Moreover, following the lockdown hiatus, the new democrat majority house, and president-elect, the Build Back Better Plan was soon introduced to the floor with an original $3.5 trillion budget.

This bill includes infrastructure and education investment, combative climate change efforts, and healthcare reform comprising reduced or negotiated prescription drug prices. 

As of now, the U.S. market generates around $148 billion in prescription drug sales revenue for the pharmaceutical manufacturing industry. 

During last year’s Lower Drug Costs Now Act hearings, also known as H.R.3., Senator Robert Menendez (D-NJ), and Representative Scott Peters (D-CA) originally opposed the ambitious act to reduce prescription drug prices for Americans.

As shown in the Top Big Pharma Receivers graph, Peters was the top receiver of pharmaceutical donations this election cycle with Menendez also a leading contender, sitting in third place with a nearly $50K check from the industry’s lobbyists. 

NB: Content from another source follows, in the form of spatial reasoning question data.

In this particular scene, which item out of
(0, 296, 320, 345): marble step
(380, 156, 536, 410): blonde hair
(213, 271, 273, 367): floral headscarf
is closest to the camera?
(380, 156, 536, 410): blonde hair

Both Menendez and Peters said the donation contributions to their campaigns from the pharmaceutical industry did not influence their decision to oppose the bill. 

spokesperson of Peters said that his opposition was not due to lobbying efforts but that the bill would limit jobs and innovation within the industry. 

Political contributions from pharmaceutical-funded PACs are a regular occurrence during election cycles.

The possibly influential dollars of the industry often reach the majority of congress in some way or another, but this common lobbying practice begs the question if such donations sway lawmakers’ decisions in favor of big pharma rather than the American people?